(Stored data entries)
◆ ◆ ◆

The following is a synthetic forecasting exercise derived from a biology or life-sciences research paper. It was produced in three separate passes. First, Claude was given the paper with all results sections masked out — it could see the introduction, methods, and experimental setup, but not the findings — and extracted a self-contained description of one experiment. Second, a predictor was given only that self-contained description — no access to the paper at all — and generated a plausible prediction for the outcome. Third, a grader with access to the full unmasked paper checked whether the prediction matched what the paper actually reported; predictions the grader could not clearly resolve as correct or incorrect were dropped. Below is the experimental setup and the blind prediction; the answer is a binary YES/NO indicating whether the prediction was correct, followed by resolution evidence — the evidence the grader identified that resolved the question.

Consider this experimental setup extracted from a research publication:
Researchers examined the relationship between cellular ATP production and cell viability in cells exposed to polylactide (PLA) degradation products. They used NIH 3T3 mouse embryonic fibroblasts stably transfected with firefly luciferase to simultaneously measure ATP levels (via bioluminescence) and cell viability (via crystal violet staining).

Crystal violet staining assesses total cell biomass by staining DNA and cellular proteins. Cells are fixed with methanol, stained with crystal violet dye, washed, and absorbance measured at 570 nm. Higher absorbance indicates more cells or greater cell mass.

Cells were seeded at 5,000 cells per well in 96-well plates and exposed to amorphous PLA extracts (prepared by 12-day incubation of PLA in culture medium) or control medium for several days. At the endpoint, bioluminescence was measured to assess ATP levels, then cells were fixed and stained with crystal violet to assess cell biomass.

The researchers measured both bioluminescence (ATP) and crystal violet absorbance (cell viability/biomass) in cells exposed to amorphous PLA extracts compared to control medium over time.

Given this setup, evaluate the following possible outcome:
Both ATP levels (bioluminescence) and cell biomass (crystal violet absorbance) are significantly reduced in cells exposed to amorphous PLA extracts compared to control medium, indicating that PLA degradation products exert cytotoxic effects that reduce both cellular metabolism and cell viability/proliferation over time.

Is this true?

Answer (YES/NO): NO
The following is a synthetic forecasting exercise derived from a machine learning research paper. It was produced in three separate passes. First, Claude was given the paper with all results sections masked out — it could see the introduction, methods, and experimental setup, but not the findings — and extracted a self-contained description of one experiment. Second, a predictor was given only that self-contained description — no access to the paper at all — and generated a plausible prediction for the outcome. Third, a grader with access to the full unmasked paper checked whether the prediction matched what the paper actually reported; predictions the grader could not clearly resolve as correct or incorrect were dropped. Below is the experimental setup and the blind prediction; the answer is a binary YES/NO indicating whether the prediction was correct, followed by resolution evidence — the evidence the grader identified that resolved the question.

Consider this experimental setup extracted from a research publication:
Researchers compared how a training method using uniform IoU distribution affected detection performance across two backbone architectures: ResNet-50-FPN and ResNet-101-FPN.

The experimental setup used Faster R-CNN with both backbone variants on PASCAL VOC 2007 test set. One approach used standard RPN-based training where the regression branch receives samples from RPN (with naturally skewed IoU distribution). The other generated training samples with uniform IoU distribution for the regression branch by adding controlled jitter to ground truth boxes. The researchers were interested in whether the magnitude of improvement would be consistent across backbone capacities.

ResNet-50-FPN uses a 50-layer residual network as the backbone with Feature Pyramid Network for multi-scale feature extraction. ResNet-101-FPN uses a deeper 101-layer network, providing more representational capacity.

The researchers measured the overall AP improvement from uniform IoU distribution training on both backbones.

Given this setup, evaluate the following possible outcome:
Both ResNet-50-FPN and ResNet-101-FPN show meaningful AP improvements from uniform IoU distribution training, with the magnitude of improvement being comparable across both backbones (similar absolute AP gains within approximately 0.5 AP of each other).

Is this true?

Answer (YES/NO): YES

◆ ◆ ◆

### Exercise objective
Each line above with the word "medium" must be returned.

### Completed exercise
Cells were seeded at 5,000 cells per well in 96-well plates and exposed to amorphous PLA extracts (prepared by 12-day incubation of PLA in culture medium) or control medium for several days. At the endpoint, bioluminescence was measured to assess ATP levels, then cells were fixed and stained with crystal violet to assess cell biomass.
The researchers measured both bioluminescence (ATP) and crystal violet absorbance (cell viability/biomass) in cells exposed to amorphous PLA extracts compared to control medium over time.
Both ATP levels (bioluminescence) and cell biomass (crystal violet absorbance) are significantly reduced in cells exposed to amorphous PLA extracts compared to control medium, indicating that PLA degradation products exert cytotoxic effects that reduce both cellular metabolism and cell viability/proliferation over time.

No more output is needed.